» Exercise description
The lines below that include "hnRNP" are to be found and copied.

(Collected data entries)
============================================================
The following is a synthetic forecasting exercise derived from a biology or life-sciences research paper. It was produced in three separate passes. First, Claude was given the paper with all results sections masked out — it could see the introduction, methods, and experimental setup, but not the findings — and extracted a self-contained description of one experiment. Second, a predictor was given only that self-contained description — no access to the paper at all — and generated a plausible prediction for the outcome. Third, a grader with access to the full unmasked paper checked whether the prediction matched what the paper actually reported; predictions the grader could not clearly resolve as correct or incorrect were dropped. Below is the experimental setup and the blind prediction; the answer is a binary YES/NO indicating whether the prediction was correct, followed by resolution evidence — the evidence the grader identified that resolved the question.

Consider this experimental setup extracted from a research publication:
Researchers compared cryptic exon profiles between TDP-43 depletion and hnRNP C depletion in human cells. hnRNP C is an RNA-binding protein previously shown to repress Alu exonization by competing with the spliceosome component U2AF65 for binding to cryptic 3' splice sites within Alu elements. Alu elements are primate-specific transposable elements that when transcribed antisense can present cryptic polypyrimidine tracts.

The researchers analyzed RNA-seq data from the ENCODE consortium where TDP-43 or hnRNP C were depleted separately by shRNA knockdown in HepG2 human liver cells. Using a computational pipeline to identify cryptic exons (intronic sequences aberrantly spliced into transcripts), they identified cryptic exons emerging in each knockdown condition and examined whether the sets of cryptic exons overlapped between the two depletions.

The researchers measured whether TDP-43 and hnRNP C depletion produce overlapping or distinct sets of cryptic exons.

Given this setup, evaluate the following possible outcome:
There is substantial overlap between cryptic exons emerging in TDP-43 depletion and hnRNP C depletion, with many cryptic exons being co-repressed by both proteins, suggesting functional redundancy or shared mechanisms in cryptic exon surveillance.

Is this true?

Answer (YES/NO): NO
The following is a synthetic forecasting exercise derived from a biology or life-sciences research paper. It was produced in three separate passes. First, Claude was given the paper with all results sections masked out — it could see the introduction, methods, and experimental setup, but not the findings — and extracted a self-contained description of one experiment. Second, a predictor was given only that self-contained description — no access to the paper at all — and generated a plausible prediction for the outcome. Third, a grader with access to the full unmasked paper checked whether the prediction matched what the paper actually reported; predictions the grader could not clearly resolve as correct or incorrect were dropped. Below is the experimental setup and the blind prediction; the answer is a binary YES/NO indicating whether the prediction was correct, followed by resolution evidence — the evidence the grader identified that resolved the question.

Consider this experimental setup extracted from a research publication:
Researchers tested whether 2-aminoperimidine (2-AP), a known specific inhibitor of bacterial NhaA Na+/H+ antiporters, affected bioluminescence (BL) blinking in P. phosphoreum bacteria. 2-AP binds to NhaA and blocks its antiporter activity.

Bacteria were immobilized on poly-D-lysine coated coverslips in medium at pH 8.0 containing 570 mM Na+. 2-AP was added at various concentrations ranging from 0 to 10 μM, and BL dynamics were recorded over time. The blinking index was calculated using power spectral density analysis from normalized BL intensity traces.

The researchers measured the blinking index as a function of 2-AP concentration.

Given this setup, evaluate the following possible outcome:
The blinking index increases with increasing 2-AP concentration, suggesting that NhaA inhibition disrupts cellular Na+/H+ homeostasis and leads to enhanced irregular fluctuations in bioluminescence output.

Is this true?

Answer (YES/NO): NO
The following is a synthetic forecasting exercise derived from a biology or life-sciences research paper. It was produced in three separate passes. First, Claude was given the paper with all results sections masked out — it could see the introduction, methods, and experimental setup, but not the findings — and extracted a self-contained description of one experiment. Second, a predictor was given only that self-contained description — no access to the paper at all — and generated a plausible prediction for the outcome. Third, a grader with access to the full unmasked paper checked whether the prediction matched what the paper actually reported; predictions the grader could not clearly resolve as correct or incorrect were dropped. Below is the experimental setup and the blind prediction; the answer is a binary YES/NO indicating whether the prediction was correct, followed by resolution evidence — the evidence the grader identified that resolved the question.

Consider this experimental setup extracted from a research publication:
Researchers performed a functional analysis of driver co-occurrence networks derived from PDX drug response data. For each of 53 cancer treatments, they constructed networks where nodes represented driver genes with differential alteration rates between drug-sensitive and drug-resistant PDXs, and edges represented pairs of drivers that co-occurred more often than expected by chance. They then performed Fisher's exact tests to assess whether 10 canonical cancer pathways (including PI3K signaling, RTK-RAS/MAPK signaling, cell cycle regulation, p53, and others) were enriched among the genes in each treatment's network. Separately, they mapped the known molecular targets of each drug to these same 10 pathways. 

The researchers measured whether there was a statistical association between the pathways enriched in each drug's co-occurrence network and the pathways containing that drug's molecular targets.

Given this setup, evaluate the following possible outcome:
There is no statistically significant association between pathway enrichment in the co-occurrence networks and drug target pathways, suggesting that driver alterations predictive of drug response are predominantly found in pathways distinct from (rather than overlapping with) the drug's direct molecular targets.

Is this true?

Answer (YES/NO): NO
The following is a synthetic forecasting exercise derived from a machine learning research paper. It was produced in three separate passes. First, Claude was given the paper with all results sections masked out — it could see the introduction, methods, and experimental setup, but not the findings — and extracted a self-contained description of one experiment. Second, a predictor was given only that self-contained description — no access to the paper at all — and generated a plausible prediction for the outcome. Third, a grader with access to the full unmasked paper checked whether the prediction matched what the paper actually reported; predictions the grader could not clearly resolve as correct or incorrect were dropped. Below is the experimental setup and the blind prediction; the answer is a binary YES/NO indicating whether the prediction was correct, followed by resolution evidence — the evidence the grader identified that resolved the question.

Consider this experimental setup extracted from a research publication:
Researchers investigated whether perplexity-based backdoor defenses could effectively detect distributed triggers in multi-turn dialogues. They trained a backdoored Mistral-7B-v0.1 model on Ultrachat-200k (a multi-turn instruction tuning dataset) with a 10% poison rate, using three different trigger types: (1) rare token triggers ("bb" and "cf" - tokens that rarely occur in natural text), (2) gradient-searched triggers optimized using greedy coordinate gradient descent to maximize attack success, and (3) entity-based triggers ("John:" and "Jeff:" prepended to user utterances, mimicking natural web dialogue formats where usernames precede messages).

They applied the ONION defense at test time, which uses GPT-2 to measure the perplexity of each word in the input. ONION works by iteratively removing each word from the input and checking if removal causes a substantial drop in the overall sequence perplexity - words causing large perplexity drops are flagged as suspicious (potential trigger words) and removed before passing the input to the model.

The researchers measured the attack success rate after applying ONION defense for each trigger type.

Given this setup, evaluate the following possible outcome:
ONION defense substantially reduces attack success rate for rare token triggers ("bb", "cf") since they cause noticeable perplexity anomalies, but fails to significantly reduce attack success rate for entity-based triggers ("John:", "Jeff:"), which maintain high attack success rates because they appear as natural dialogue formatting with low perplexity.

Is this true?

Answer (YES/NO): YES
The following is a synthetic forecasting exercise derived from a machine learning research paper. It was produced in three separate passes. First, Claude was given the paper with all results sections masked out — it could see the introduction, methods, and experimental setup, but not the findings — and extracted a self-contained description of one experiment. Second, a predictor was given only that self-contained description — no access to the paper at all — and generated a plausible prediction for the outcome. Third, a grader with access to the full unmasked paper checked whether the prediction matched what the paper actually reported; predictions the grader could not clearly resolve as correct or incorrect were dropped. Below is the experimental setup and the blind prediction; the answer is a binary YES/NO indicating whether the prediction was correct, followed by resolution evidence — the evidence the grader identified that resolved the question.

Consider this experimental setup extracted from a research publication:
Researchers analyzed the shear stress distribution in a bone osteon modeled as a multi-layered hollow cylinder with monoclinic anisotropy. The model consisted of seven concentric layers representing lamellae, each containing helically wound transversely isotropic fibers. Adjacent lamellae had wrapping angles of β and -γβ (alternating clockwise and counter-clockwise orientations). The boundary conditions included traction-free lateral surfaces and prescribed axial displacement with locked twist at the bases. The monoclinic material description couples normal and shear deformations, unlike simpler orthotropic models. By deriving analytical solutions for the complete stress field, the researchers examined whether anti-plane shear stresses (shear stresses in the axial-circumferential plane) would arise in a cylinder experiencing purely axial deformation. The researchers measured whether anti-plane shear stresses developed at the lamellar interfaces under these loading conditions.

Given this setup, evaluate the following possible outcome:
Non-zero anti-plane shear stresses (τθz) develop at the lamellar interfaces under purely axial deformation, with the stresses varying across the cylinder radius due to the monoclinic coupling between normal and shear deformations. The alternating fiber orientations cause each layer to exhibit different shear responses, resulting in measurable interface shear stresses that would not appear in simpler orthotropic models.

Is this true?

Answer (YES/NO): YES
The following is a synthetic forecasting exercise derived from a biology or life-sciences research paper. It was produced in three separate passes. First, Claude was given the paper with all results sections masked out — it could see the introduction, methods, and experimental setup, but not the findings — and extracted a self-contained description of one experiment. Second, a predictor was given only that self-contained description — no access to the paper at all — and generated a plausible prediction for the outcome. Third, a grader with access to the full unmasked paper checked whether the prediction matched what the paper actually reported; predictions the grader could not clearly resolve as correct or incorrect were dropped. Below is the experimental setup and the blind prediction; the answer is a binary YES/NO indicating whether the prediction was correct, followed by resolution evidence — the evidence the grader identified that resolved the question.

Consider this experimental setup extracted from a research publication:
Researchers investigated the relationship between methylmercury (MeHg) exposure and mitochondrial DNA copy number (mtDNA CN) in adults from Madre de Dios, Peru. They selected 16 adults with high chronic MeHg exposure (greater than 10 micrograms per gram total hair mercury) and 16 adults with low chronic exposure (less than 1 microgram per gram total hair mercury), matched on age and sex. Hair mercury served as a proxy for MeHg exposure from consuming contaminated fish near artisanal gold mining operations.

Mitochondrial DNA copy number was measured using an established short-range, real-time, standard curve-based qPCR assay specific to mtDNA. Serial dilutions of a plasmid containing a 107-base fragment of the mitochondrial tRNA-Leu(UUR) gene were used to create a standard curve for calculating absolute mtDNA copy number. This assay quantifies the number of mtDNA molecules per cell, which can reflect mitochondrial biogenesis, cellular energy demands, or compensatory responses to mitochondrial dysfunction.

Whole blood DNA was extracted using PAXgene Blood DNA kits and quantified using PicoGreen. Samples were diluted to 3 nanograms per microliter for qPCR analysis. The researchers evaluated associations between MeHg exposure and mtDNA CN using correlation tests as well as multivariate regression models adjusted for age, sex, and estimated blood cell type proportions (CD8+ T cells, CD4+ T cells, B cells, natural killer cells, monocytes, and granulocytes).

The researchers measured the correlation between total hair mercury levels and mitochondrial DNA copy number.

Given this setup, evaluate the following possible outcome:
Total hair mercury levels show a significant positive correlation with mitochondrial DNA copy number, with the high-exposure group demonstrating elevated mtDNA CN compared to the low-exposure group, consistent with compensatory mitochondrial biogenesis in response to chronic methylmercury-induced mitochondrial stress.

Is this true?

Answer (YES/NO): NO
============================================================
» Solution to the exercise
Researchers compared cryptic exon profiles between TDP-43 depletion and hnRNP C depletion in human cells. hnRNP C is an RNA-binding protein previously shown to repress Alu exonization by competing with the spliceosome component U2AF65 for binding to cryptic 3' splice sites within Alu elements. Alu elements are primate-specific transposable elements that when transcribed antisense can present cryptic polypyrimidine tracts.
The researchers analyzed RNA-seq data from the ENCODE consortium where TDP-43 or hnRNP C were depleted separately by shRNA knockdown in HepG2 human liver cells. Using a computational pipeline to identify cryptic exons (intronic sequences aberrantly spliced into transcripts), they identified cryptic exons emerging in each knockdown condition and examined whether the sets of cryptic exons overlapped between the two depletions.
The researchers measured whether TDP-43 and hnRNP C depletion produce overlapping or distinct sets of cryptic exons.
There is substantial overlap between cryptic exons emerging in TDP-43 depletion and hnRNP C depletion, with many cryptic exons being co-repressed by both proteins, suggesting functional redundancy or shared mechanisms in cryptic exon surveillance.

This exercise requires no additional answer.